Operazione Jumelles
Guerra d'Algeria · Massiccio del Djurdjura, Cabilia, Algeria
Riassunto
L'operazione Jumelles, la più grande del conflitto algerino, mirava ad annientare la macchia dell'FLN trincerata nel massiccio montuoso della Cabilia. Mobilitando risorse senza precedenti (aviazione, artiglieria, massicce operazioni eliportate), l’esercito francese circondò e perseguitò i gruppi armati.
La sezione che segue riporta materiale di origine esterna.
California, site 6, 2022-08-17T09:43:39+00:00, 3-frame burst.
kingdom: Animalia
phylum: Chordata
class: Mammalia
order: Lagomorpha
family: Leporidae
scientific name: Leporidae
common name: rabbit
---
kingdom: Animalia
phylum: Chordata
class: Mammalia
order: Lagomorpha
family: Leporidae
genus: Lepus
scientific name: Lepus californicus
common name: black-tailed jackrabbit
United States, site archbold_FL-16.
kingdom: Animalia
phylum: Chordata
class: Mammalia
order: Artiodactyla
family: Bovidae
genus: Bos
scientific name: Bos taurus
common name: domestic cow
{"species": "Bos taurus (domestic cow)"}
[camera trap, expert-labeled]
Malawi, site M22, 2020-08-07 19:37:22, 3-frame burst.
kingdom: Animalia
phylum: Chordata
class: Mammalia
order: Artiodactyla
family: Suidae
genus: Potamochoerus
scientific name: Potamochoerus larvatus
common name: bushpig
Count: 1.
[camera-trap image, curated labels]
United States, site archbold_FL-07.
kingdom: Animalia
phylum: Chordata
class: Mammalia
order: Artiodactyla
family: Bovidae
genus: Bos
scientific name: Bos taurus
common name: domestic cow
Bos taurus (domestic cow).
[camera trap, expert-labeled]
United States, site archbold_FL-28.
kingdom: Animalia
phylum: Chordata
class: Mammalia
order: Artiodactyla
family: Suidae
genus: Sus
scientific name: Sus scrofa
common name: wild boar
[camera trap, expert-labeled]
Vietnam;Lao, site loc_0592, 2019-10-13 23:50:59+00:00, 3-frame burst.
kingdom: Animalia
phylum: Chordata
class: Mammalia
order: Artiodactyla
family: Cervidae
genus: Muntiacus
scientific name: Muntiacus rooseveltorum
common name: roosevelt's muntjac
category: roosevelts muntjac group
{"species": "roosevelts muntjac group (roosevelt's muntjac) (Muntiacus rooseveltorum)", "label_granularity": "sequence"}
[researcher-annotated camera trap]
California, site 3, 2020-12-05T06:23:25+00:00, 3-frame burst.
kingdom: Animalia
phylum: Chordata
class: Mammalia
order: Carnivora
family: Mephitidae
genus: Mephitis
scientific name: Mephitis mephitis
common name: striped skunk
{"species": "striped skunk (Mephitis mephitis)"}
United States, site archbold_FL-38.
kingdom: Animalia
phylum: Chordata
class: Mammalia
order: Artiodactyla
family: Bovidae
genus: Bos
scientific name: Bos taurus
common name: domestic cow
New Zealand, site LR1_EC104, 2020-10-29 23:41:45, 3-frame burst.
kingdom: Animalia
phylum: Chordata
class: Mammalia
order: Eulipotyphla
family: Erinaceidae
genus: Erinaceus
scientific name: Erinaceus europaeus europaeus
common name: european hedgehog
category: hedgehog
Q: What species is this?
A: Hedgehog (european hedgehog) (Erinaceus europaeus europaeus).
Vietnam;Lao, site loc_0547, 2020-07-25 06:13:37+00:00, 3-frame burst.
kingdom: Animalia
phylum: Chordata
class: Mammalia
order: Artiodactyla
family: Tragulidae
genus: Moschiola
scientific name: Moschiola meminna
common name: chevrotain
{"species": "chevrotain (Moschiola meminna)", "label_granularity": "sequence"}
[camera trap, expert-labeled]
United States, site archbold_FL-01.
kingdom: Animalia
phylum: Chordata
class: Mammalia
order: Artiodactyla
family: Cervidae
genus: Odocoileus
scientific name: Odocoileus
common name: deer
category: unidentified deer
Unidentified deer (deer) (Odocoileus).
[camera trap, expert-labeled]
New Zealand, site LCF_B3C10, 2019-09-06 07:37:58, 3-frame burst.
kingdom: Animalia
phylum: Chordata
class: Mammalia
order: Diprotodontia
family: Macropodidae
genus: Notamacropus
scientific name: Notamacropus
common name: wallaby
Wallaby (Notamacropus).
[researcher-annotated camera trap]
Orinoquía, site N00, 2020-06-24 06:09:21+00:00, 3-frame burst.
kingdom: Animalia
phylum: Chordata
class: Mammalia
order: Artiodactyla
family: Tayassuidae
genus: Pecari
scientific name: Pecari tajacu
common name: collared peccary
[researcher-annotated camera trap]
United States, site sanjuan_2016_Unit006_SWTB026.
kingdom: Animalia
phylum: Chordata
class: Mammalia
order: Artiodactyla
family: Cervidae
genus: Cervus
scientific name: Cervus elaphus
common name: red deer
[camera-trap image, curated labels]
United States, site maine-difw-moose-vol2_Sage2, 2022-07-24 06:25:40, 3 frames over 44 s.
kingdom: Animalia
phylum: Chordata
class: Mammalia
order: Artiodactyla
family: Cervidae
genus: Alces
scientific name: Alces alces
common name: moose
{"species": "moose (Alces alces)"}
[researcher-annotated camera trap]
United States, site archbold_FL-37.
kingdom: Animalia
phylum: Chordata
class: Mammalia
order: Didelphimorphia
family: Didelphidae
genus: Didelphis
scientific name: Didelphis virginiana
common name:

Nonostante i successi tattici e la distruzione di numerosi campi, l’FLN mantenne parte dei suoi quadri e della sua capacità d’azione.
Contesto storico
Nel 1959, sotto l’impulso del Piano Challe, la Francia lanciò una serie di offensive per distruggere la guerriglia algerina. La Cabilia, storico focolaio del nazionalismo e roccaforte dell’FLN, divenne il teatro di una massiccia operazione intesa a dimostrare che la vittoria militare era possibile. L'esercito ha sperimentato operazioni congiunte, commando elicotteri e controllo del terreno secondo uno schema a griglia.
Tattiche
Blocco dei massicci, ricognizione aerea e attacchi massicci, inserzioni simultanee di truppe eliportate, spazzate via ondate, costruzione di barriere e campi fortificati. L'FLN, altamente mobile, praticava l'evasione, l'occultamento nei villaggi e le molestie notturne. Nelle gole e nelle foreste i combattimenti furono violenti, con numerosi scontri notturni.
Conseguenze
Jumelles ha permesso la cattura o l'eliminazione di diverse centinaia di maquisards e la distruzione di numerosi depositi di armi. Eppure l’ALN è riuscita a preservare le sue reti clandestine e a portare avanti la guerra di molestie. Politicamente, l'operazione accelerò la consapevolezza del governo francese che una vittoria totale con la sola forza militare era impossibile, preludio ai negoziati di pace.